Rows from a dataset
________

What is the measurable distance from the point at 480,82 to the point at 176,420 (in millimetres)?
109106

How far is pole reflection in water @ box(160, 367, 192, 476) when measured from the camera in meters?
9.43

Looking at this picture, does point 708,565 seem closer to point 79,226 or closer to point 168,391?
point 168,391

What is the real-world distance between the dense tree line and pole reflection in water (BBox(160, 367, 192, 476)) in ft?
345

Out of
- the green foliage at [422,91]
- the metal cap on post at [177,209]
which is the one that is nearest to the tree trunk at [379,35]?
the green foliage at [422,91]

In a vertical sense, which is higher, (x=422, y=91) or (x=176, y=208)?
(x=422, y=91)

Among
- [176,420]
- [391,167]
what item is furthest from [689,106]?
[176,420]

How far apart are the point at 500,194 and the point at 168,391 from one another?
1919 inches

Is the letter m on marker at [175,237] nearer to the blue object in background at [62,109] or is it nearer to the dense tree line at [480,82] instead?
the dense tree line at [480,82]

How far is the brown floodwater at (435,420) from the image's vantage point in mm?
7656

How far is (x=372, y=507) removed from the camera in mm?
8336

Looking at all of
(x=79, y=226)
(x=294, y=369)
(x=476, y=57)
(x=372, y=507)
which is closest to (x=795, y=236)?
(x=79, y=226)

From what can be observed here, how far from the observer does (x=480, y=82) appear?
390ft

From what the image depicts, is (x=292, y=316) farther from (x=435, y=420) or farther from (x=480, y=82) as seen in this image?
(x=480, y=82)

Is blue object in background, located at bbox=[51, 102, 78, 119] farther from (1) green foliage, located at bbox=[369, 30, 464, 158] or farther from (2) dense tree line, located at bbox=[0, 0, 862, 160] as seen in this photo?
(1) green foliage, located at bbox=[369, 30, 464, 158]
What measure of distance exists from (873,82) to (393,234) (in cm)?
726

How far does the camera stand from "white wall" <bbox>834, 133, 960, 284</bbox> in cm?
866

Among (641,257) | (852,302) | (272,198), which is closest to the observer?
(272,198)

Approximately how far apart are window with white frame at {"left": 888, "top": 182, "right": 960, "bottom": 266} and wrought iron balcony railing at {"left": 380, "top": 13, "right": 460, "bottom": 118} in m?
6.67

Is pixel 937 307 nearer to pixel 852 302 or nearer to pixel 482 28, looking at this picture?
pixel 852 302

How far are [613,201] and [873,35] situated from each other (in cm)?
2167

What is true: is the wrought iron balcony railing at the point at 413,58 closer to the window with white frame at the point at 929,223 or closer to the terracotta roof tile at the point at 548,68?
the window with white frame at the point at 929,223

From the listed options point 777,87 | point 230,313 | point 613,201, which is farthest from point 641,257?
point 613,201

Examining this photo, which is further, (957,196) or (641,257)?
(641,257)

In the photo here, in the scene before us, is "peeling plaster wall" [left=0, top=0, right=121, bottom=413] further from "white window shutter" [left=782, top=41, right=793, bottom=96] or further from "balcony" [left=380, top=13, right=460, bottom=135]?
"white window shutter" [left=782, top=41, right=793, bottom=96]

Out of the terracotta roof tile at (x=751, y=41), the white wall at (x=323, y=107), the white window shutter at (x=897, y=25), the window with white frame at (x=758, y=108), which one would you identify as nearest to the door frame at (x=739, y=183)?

________

**Exercise:**
Reproduce all of the data above, line for line, without changing a single character.

**Response below:**
What is the measurable distance from the point at 480,82 to the point at 176,420 (in millimetres)?
109106

How far is pole reflection in water @ box(160, 367, 192, 476) when measured from the camera in meters?
9.43

Looking at this picture, does point 708,565 seem closer to point 79,226 or closer to point 168,391?
point 168,391

What is the real-world distance between the dense tree line and pole reflection in water (BBox(160, 367, 192, 476)) in ft?
345

Out of
- the green foliage at [422,91]
- the metal cap on post at [177,209]
which is the one that is nearest to the tree trunk at [379,35]?
the green foliage at [422,91]

In a vertical sense, which is higher, (x=422, y=91) or (x=176, y=208)?
(x=422, y=91)

Among
- [176,420]
- [391,167]
what item is furthest from [689,106]?
[176,420]

How far apart are the point at 500,194 and the point at 168,391 from one another?
1919 inches

Is the letter m on marker at [175,237] nearer to the blue object in background at [62,109] or is it nearer to the dense tree line at [480,82] instead?
the dense tree line at [480,82]

How far is the brown floodwater at (435,420) from the image's vantage point in mm?
7656

How far is (x=372, y=507) removed from the camera in mm?
8336

Looking at all of
(x=79, y=226)
(x=294, y=369)
(x=476, y=57)
(x=372, y=507)
which is closest to (x=795, y=236)?
(x=79, y=226)

From what can be observed here, how far from the observer does (x=480, y=82) appear?
390ft

From what the image depicts, is (x=292, y=316) farther from (x=435, y=420) or farther from (x=480, y=82) as seen in this image?
(x=480, y=82)

Is blue object in background, located at bbox=[51, 102, 78, 119] farther from (1) green foliage, located at bbox=[369, 30, 464, 158] or farther from (2) dense tree line, located at bbox=[0, 0, 862, 160] as seen in this photo?
(1) green foliage, located at bbox=[369, 30, 464, 158]
What measure of distance exists from (873,82) to (393,234) (in cm)?
726

How far does the camera stand from "white wall" <bbox>834, 133, 960, 284</bbox> in cm?
866

Among (641,257) | (852,302) | (272,198), which is closest to the observer?
(272,198)

Approximately how far apart are window with white frame at {"left": 888, "top": 182, "right": 960, "bottom": 266} and wrought iron balcony railing at {"left": 380, "top": 13, "right": 460, "bottom": 118} in m?
6.67

Is pixel 937 307 nearer to pixel 852 302 or nearer to pixel 482 28, looking at this picture?
pixel 852 302

How far are [613,201] and [873,35] situated from each other (in cm)?
2167

What is true: is the wrought iron balcony railing at the point at 413,58 closer to the window with white frame at the point at 929,223 or closer to the terracotta roof tile at the point at 548,68?
the window with white frame at the point at 929,223

From the listed options point 777,87 | point 230,313 | point 613,201, which is farthest from point 641,257?
point 613,201

Examining this photo, which is further, (957,196) or (641,257)?
(641,257)

In the photo here, in the scene before us, is "peeling plaster wall" [left=0, top=0, right=121, bottom=413] further from "white window shutter" [left=782, top=41, right=793, bottom=96] or further from "balcony" [left=380, top=13, right=460, bottom=135]?
"white window shutter" [left=782, top=41, right=793, bottom=96]

Out of the terracotta roof tile at (x=751, y=41), the white wall at (x=323, y=107), the white window shutter at (x=897, y=25), the window with white frame at (x=758, y=108), which one would you identify as nearest to the door frame at (x=739, y=183)?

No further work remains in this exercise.